On a fateful day in 1889, the Oklahoma land rush begins, and for thousands of settlers the future is up for grabs. One of those people is Creed McReynolds, fresh from the East with a lawyer’s education and a head full of aspirations. The mixed-blood son of a Kiowa mother and a U.S. Cavalry doctor, Creed lands in Guthrie station, the designated Territorial Capital, where he must prove that he is more than the half-blood kid once driven from his own land.
In recounting the precipitous rise and catastrophic fall of the jerrybuilt city of Guthrie, author Sheldon Russell immerses us in the lives of Creed and other memorable characters whose ambitions echo the taming of the frontier—and whose fates hold lessons as important today as they were more than a hundred years ago.
Among the people McReynolds must contend with is Abaddon Damon. A ruthless newspaper publisher, Abaddon is quick to strike any bargain that will bring him the power he craves, and like many others, Creed McReynolds is swept into his whirlwind of greed and deception. Creed becomes the wealthiest man in the Territory—but at an unbearable cost to himself, the dreams of others, and the dignity of his mother’s people.
Dreams to Dust takes readers back to the early days of Oklahoma Territory—a sometimes dangerous place filled with nefarious dealings, where violence lurks behind even casual encounters—to tell the story of frontier men and women gambling everything to find their fortune on the windswept southern plains.

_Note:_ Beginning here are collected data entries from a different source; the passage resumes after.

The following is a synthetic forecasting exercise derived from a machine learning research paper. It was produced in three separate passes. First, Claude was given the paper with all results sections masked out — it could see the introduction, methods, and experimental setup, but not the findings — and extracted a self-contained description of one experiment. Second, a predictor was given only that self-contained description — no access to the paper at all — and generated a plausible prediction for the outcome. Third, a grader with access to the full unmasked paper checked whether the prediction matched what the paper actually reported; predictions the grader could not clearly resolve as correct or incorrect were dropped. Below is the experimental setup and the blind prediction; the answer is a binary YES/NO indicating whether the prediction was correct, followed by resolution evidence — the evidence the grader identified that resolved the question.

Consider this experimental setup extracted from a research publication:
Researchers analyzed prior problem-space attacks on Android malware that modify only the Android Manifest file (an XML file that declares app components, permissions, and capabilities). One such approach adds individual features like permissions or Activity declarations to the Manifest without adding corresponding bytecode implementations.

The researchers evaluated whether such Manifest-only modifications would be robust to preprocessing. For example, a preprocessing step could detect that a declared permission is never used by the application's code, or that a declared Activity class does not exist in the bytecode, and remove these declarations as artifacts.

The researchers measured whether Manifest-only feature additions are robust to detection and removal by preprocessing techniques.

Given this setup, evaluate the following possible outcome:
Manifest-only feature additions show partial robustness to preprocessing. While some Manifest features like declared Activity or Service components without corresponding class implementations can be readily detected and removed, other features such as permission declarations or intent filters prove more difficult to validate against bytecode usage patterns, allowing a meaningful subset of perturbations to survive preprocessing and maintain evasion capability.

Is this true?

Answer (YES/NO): NO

|University of Oklahoma Press
|Barnes & Noble
About the Author
Sheldon Russell is the author of several novels, including Dreams to Dust: A Tale of the Oklahoma Land Rush, which won the Oklahoma Book Award for fiction.
Read an Excerpt
Dreams to Dust
A Tale of the Oklahoma Land Rush
By Sheldon Russell
UNIVERSITY OF OKLAHOMA PRESSCopyright © 2006 University of Oklahoma Press
All rights reserved.
Locking his legs against the inside of the rail car, Creed McReynolds pushed against the timbers. Even though it was April, the nights were cold, and when the train picked up speed, he would need shelter from the wind. The timbers refused to move. Once again he bore down, the muscles in his legs trembling against the weight of the lumber. As they gave way, first an inch and then a foot, the smell of resin rose into the night.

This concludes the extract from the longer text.